▸ **What you are asked to do**
Retype the records in full, and please keep the pictures out of the copy.

Exercise data Start Marker

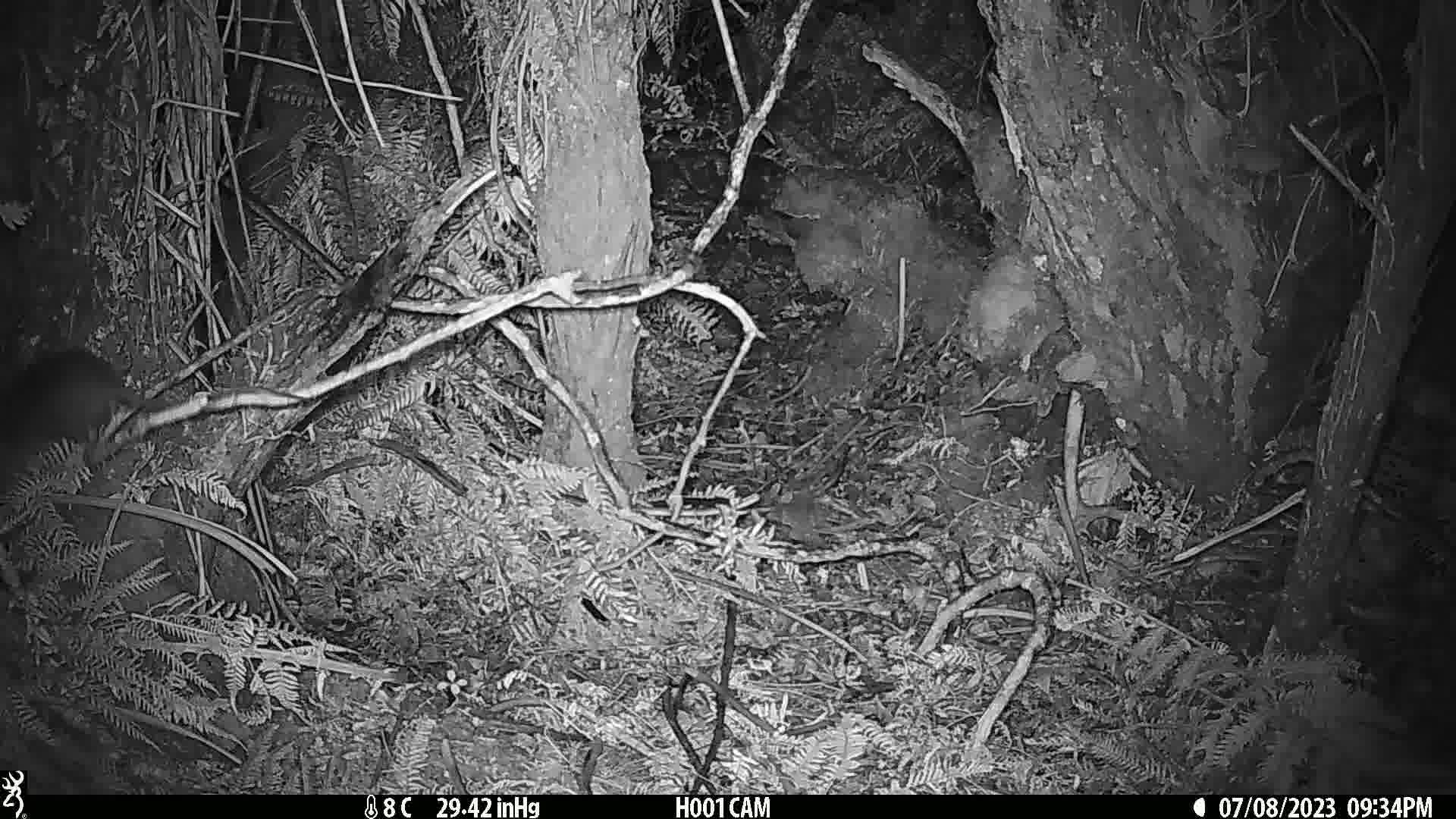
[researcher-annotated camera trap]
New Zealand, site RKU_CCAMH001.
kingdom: Animalia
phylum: Chordata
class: Mammalia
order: Rodentia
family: Muridae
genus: Rattus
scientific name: Rattus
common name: rat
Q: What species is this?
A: Rat (Rattus).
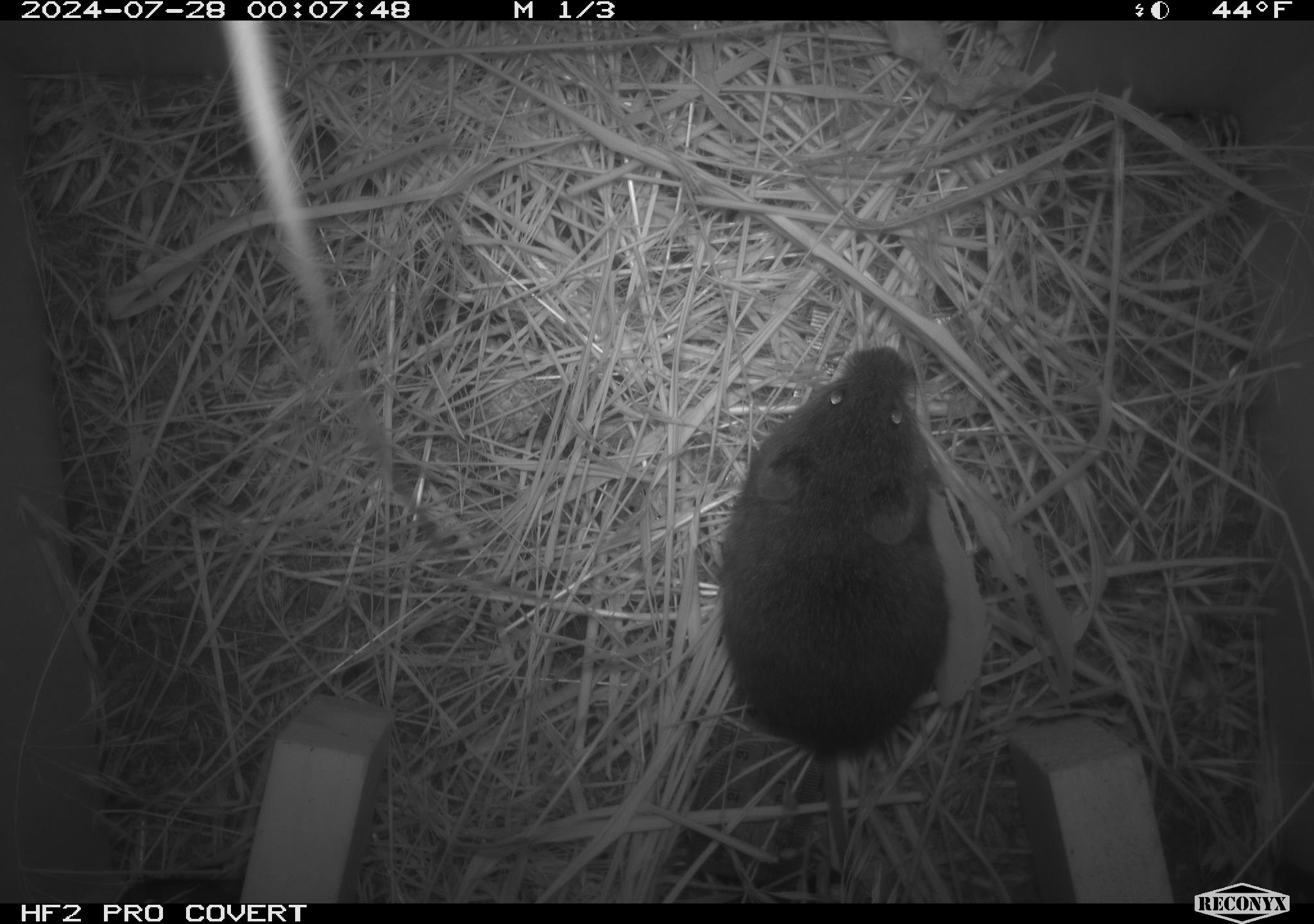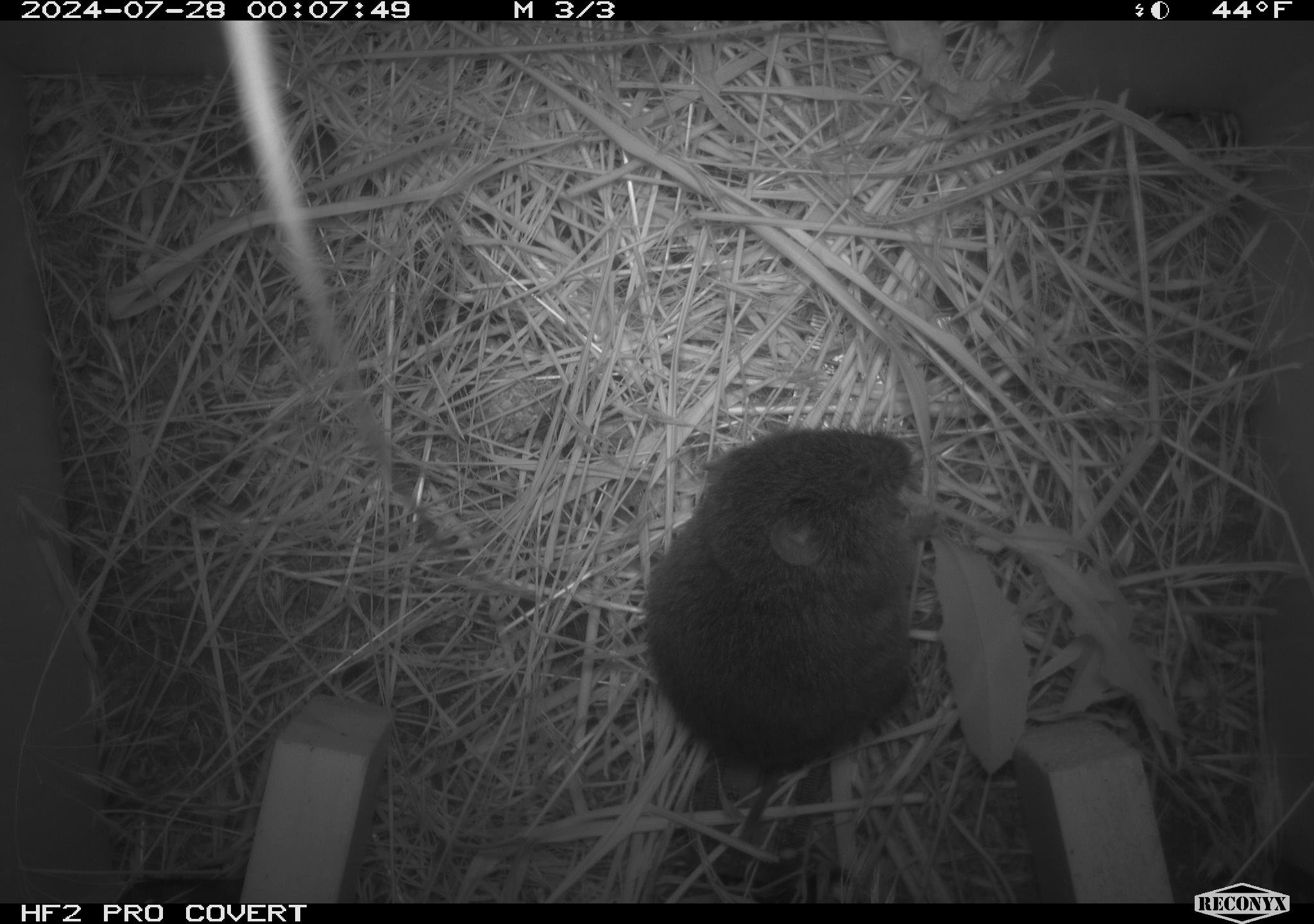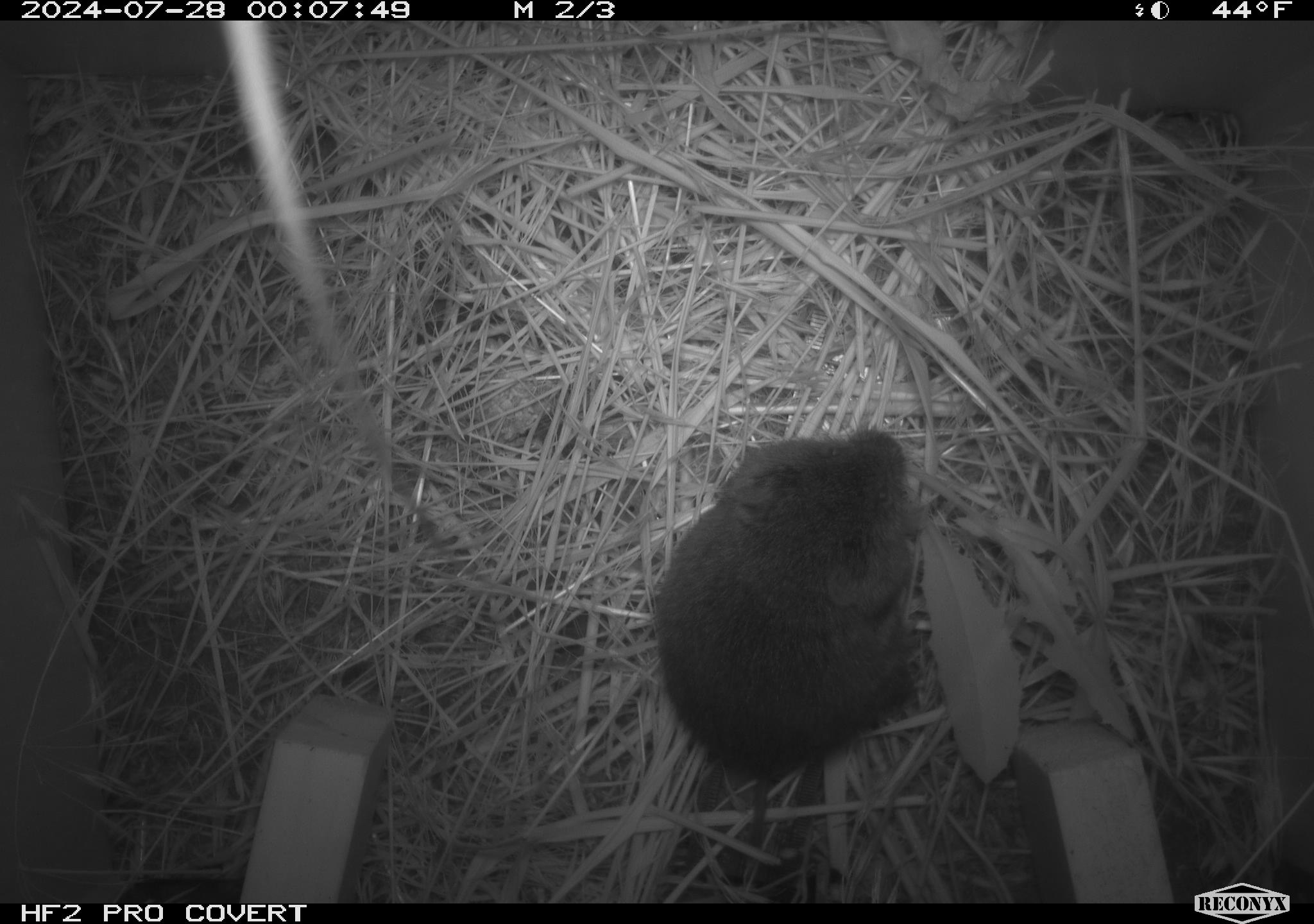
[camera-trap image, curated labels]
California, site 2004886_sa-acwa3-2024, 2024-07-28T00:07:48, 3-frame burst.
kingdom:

Exercise data End Marker

▸ **Exercise result**
[researcher-annotated camera trap]
New Zealand, site RKU_CCAMH001.
kingdom: Animalia
phylum: Chordata
class: Mammalia
order: Rodentia
family: Muridae
genus: Rattus
scientific name: Rattus
common name: rat
Q: What species is this?
A: Rat (Rattus).
[camera-trap image, curated labels]
California, site 2004886_sa-acwa3-2024, 2024-07-28T00:07:48, 3-frame burst.
kingdom:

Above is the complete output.